> why can't webmasters spider everything Google returns? I'm sure you could star...

trendia · on Jan 16, 2018

> But if you're searching enough to eat up Google's bandwidth, they're paying for that data and they're under no obligation to keep serving you as a client

Do you not see the irony?

jefftk · on Jan 16, 2018

Sites allow search engines to index them (instead of telling them to go away with robots.txt) because the search traffic is worth it to them.

Search engines don't allow people to scrape them (resorting to blocking after scrapers ignore robots.txt) because they don't get anything similarly valuable in return.

(Disclosure: I work for Google, though not on search.)

fixermark · on Jan 16, 2018

No, I don't.

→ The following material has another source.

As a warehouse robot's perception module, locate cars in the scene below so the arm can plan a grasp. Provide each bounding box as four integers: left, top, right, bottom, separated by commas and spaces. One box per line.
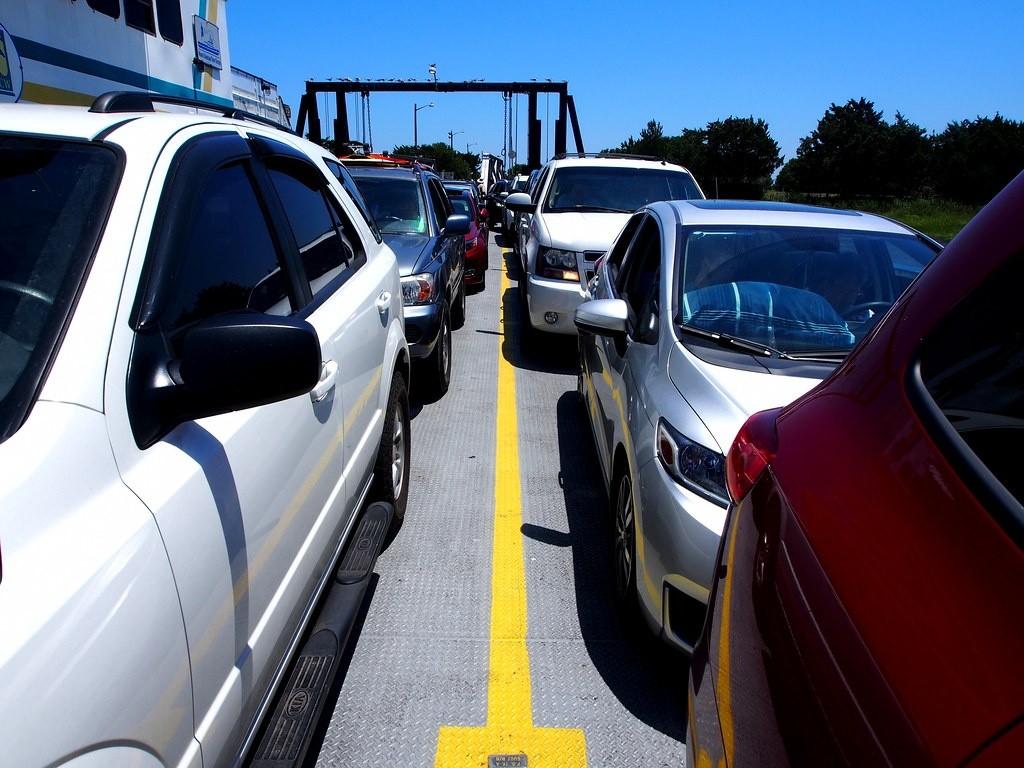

Can you help clarify it for me?

Search engines crawling millions of sites each with---on average---a few MB of data distributes cost globally.

Extracting terabytes of index data from a single search engine's repository consolidates the cost on the back of that repository's bandwidth provision.

These are not symmetrical cost structures.

nbsd4lyfe · on Jan 16, 2018

Our git repository went down when crawlers decided to index it

dx034 · on Jan 16, 2018

But probably not Google. The google crawler is very careful and stops as soon as they encounter higher error rates. Bing appears to do the same.